- **TEXT SECTION**
++++++++++

NY Times - Justices Say E.P.A. Has Power to Act on Harmful Gases

The New York Times

two articles Justices Say E.P.A. Has Power to Act on Harmful Gases (below) and

April 3, 2007

News Analysis
Ruling Undermines Lawsuits Opposing Emissions Controls

By FELICITY BARRINGER

Yesterday’s Supreme Court ruling on carbon dioxide emissions largely shredded the underpinning of other lawsuits trying to block regulation of the emissions and gave new momentum to Congressional efforts to control heat-trapping gases linked to climate change.

Environmental groups and states that have adopted controls on carbon dioxide emissions from vehicle tailpipes responded with jubilation, while the auto industry and some of its backers, like Representative John D. Dingell, the Michigan Democrat who is chairman of the House Energy and Commerce Committee, offered statements of resigned disappointment.

“This is fantastic news,” said Ian Bowles, the secretary of environmental affairs for Massachusetts, the state that had petitioned the Environmental Protection Agency to control the emissions from cars and trucks, which represent slightly less than one-quarter of the country’s total heat-trapping gases.

The E.P.A. had argued that it had no authority to do so under the Clean Air Act, and that even if it did, such regulation would run afoul of other administration plans to combat climate change. The Supreme Court rejected those arguments.

“You’ve seen the Bush administration hiding behind this argument to avoid action, and this puts that to rest,” Mr. Bowles said.

Pennsylvania’s secretary of environmental protection, Kathleen McGinty, added, “We hope it means any further opposition and challenge to the legal standards will go away and we can get about the job of cleaning up the auto fleet and making a dent in greenhouse-gas pollution.”

The arguments rejected by the court have been invoked in other legal challenges, including a case pending in California in which auto industry trade groups argue against that state’s law controlling carbon-dioxide emissions from cars, and one in the United States Court of Appeals for the District of Columbia Circuit, where electric utilities are fighting the E.P.A.’s authority to regulate their emissions of heat-trapping gases like carbon dioxide.

Both cases had been stayed awaiting yesterday’s ruling.

Some companies may now find new affection for proposals in Congress for a cap-and-trade system to aid emissions control. Under this type of system, companies that had reduced emissions beyond a set limit could sell credits earned by their excess reductions to companies that failed to meet emissions limits.

“This flips the debate from an environment in which Congress must act if there is to be federal action,” said Tim Profeta, the director of the Nicholas Institute for the Environment at Duke University, “to one in which the E.P.A. can act as soon as an administration friendly to the concept is in power.”

“If there is a President Clinton or President McCain,” Mr. Profeta added, “he or she doesn’t have to go to Congress to get action.”

The reaction from Capitol Hill underscored this point.

++++++++++

- **INFORMATION SUPPLIED**
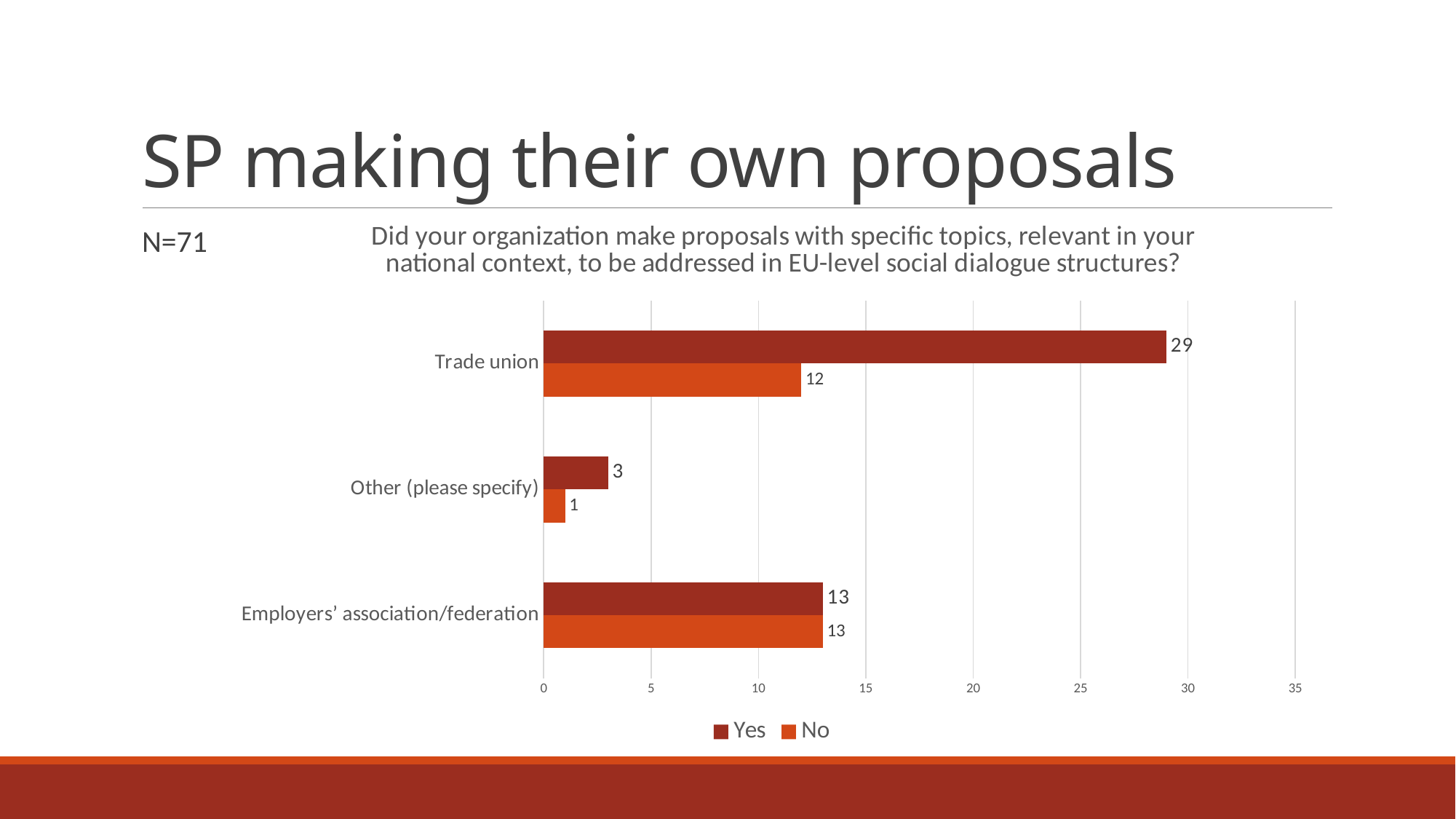
How many series does the legend list? 2 What is the 'Yes' value for Other (please specify)? 3 Which is larger for Other (please specify): the 'Yes' value or the 'No' value? Yes Which category has the lowest 'No' value? Other (please specify) What kind of chart is shown on the slide? Bar chart How many categories are shown on the chart? 3 What is the 'No' value for Employers' association/federation? 13 What is the 'Yes' value for Trade union? 29 What is the difference between the 'Yes' and 'No' values for Trade union? 17 Which category has the highest 'Yes' value? Trade union What is the 'No' value for Trade union? 12 What sample size (N) is stated on the slide? N=71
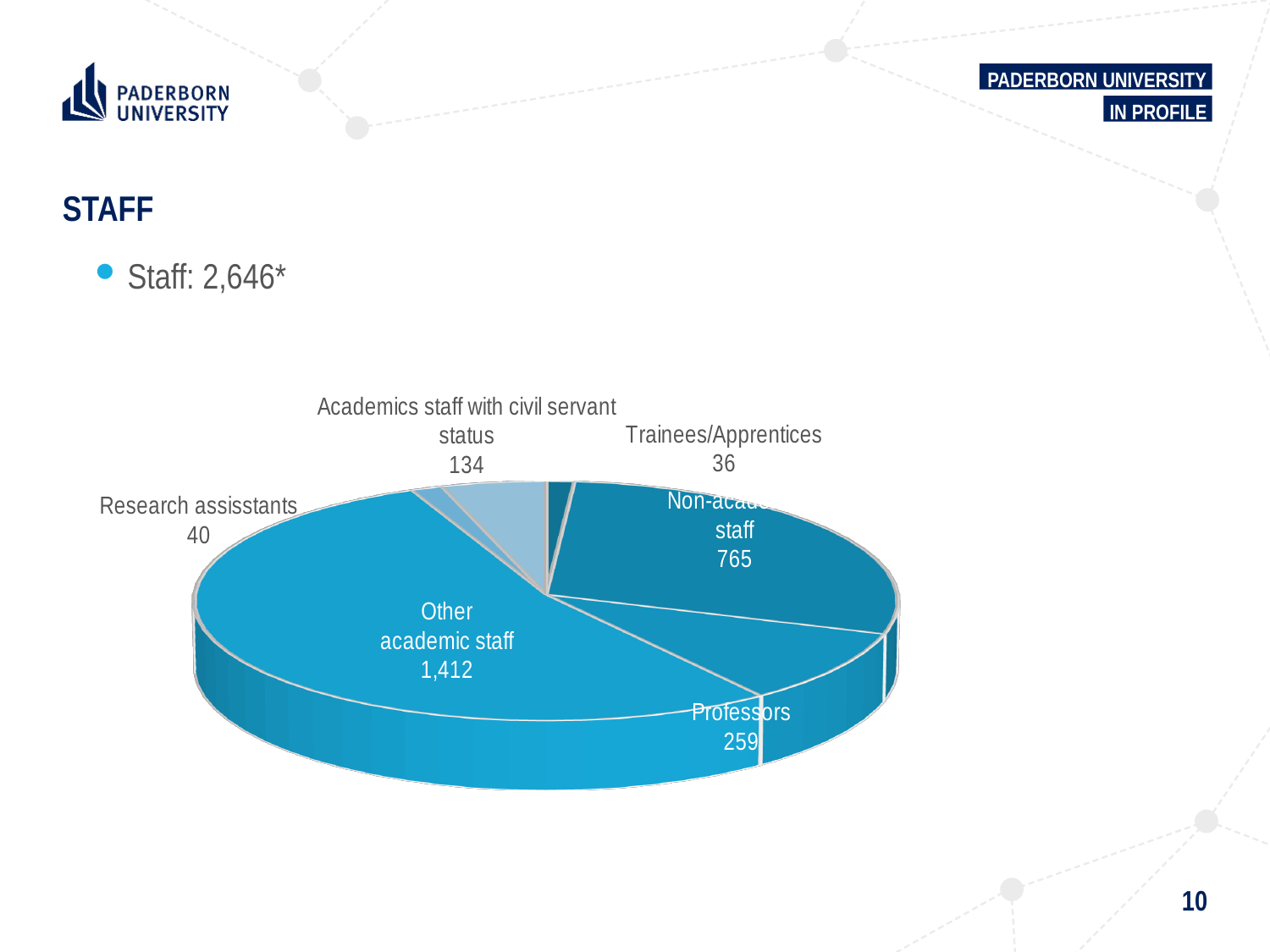
What is the difference between Non-academic staff and Professors? 506 Which is larger, Academics staff with civil servant status or Research assistants? Academics staff with civil servant status What is the value for Other academic staff? 1,412 What total staff number is stated on the slide? 2,646 What is the value for Research assistants? 40 What is the value for Professors? 259 How many categories does the pie chart show? 6 Which category has the smallest slice of the pie? Trainees/Apprentices What is the value for Academics staff with civil servant status? 134 Which category has the largest slice of the pie? Other academic staff What is the value for Trainees/Apprentices? 36 What type of chart is shown on the slide? Pie chart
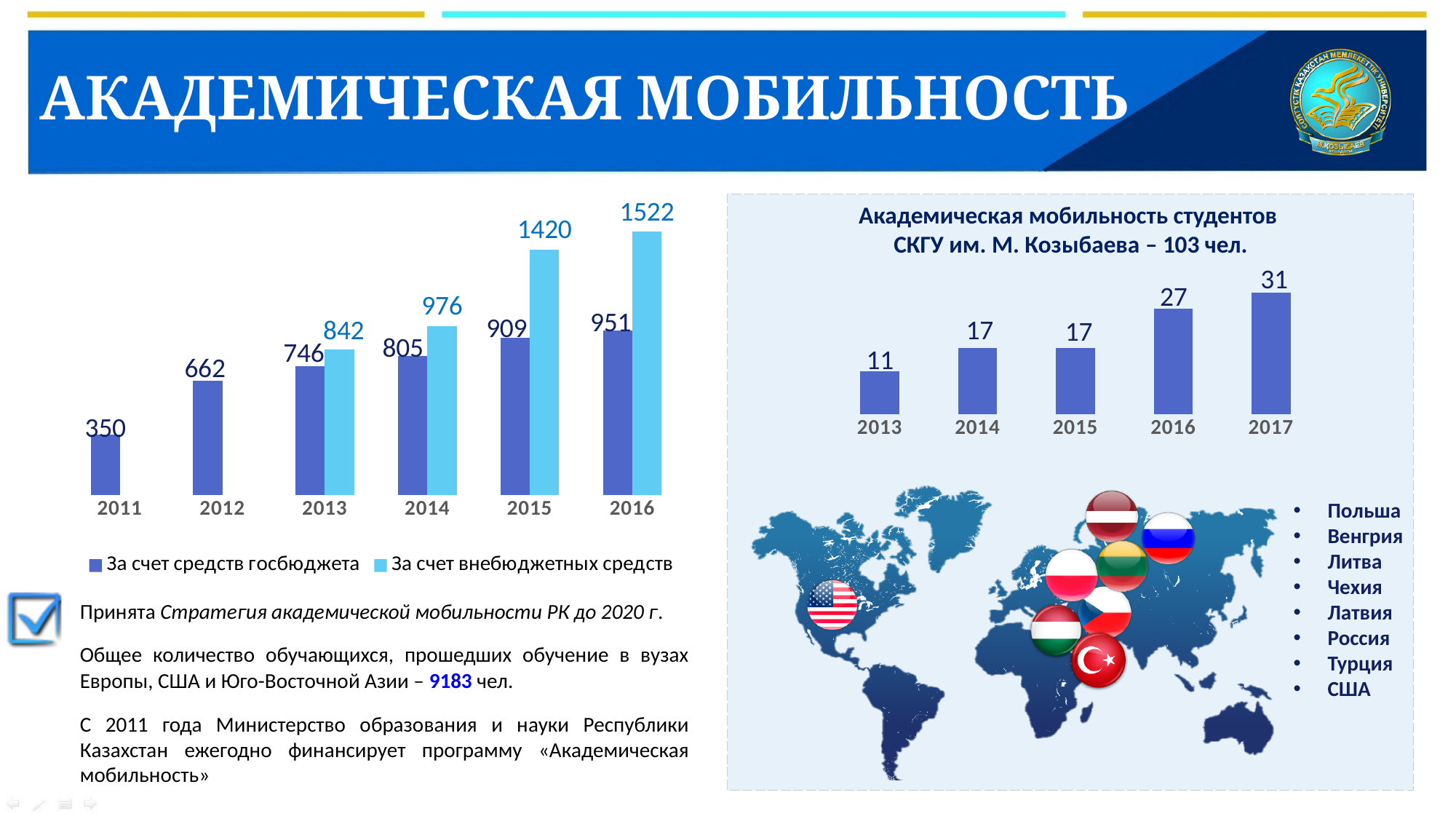
In the left chart, does the value for 'За счет средств госбюджета' rise or fall from 2011 to 2016? rise What kind of chart is the chart titled 'Академическая мобильность студентов СКГУ им. М. Козыбаева – 103 чел.'? bar chart In the chart titled 'Академическая мобильность студентов СКГУ им. М. Козыбаева – 103 чел.', which year has the lowest value? 2013 In the left chart, which year has the highest value for 'За счет внебюджетных средств'? 2016 In the left chart, what is the value for 'За счет средств госбюджета' in 2011? 350 In the chart titled 'Академическая мобильность студентов СКГУ им. М. Козыбаева – 103 чел.', what is the difference between 2017 and 2013? 20 In the left chart, what is the difference between the two series in 2016? 571 In the left chart, what is the value for 'За счет внебюджетных средств' in 2015? 1420 In the left chart, which is larger in 2014: 'За счет средств госбюджета' or 'За счет внебюджетных средств'? За счет внебюджетных средств In the chart titled 'Академическая мобильность студентов СКГУ им. М. Козыбаева – 103 чел.', what is the value for 2016? 27 How many series does the legend of the left chart list? 2 How many years are shown on the x axis of the chart titled 'Академическая мобильность студентов СКГУ им. М. Козыбаева – 103 чел.'? 5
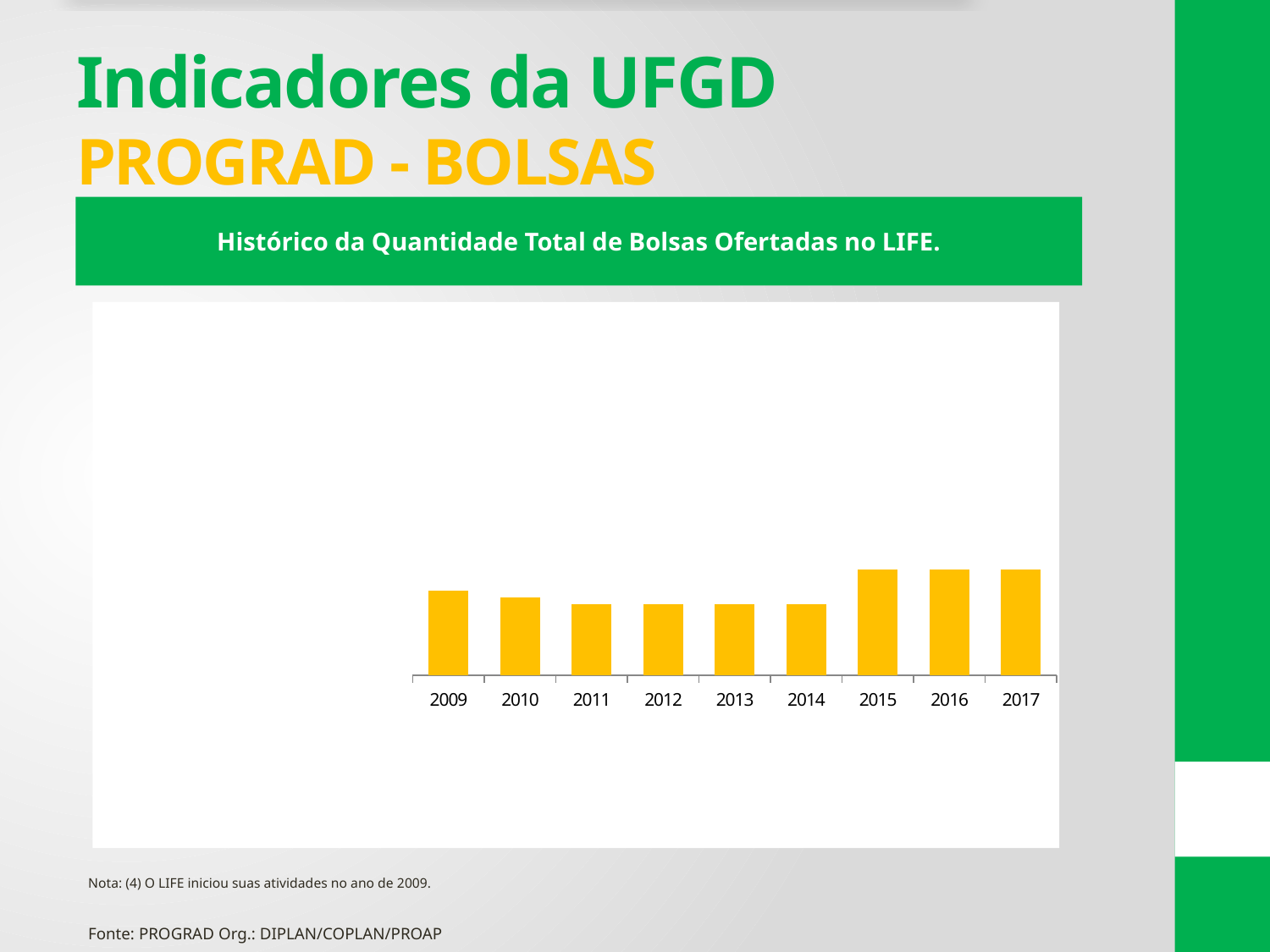
Which is larger, the value for 2010 or the value for 2017? 2017 What kind of chart is shown on the slide? bar chart Do the values rise or fall from 2014 to 2015? rise Which is larger, the value for 2009 or the value for 2011? 2009 Do the values rise or fall from 2009 to 2014? fall Which is larger, the value for 2014 or the value for 2016? 2016 How many years are shown on the x axis of the chart? 9 What is the first year shown on the x axis of the chart? 2009 What is the last year shown on the x axis of the chart? 2017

++++++++++

- **ACTIVITY**
Carry on the news analysis about the Supreme Court's carbon dioxide ruling, picking up right after its final sentence. You won't need the data for this.

- **ANSWER FOR THIS EXERCISE**
“While I still believe Congress did not intend for the Clean Air Act to regulate greenhouse gases, the Supreme Court has made its decision and the matter is now settled,” Mr. Dingell said in a prepared statement. “Today’s ruling provides another compelling reason why Congress must enact, and the president must sign, comprehensive climate change legislation.”

Senator Barbara Boxer, Democrat of California and a sponsor of the most stringent of the global-warming proposals currently before Congress, said in a statement: “This decision puts the wind at our back. It takes away the excuse the administration has been using for not taking action to deal with global-warming pollution.”

Another prod for federal action is the likelihood that California will be able to use the new ruling to parry legal challenges to its new law calling for a cut of nearly 30 percent in carbon dioxide emissions on passenger vehicles sold in the state starting in 2016. A dozen other states, including Connecticut, New Jersey and New York, have enacted laws adopting the California standard. These states are home to more than a third of the vehicles sold in the United States.

But before those standards can take effect, the environmental agency must grant the states a waiver.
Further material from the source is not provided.